On 2026-05-03 21:21, Gregory Nutt wrote:
If an implementation requires multiple accesses to read/write uint64, then the accesses would be non-atomic. At a bare minimum, the locked section would be required (which would not prevent concurrent accesses from interrupt handlers).
Interesting point. For AVR, I am already aware of this - some time ago I even posted a patch that reduced data types of indices to UART circular buffer for 8 bit chips. I have to wonder how much code is in the codebase that assumes that access to time_t is always atomic (because the architecture is 32bit and so is time_t.) This may be important because if I understand it correctly, 32bit CPUs will then suffer from the same problem with split reads/writes of 64bit time_t as 8bit CPUs do with 32/16bit values.
I support the POSIX first prioritization.
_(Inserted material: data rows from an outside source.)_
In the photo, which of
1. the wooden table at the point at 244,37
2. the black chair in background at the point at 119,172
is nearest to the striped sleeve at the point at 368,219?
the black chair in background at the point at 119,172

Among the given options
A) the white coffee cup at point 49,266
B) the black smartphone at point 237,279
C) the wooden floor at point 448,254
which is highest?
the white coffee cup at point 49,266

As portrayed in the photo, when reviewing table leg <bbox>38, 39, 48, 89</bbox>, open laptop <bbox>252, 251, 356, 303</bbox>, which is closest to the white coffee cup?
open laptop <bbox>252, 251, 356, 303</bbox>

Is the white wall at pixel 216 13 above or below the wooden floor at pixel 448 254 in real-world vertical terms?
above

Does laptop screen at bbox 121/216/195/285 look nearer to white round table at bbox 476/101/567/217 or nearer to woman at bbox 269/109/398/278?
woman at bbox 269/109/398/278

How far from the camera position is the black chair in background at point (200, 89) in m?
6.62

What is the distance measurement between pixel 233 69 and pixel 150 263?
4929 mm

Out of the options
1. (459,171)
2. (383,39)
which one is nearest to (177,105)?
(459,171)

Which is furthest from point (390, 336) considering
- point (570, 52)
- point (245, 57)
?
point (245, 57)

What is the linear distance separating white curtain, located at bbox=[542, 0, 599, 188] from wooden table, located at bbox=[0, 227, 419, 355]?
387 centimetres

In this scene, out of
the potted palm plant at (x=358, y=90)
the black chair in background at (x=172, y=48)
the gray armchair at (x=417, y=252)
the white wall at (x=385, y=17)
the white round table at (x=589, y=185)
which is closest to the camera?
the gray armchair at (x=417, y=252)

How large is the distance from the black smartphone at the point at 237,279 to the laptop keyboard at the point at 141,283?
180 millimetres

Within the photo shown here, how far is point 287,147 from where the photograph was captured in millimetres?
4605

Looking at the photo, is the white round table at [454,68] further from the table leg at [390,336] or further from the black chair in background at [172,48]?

I removed a lot of support needed by some of these architectures in the past for similar reasons. That broke certain compilers and a lot of implementations (which are still broken). We should probably do the same, but with full awareness of functionality well will use or things that are very broken.
Could you post some examples? I am aware of cirbuf_t which has the same problem as the UART circular buffer had. But other than that, I don't remember noticing anything that would scream "broken" for 8 bits.
I have suggested removing support for the 8 bit architectures and for compilers like the ZDS and SDCC compilers. Carrying architectures with this level of breakage is misleading.
Hm, sounds like I shouldn't put much more effort in NuttX (at least with AVR), developing for an architecture that may be heading to a chopping block doesn't seem very productive in a long run.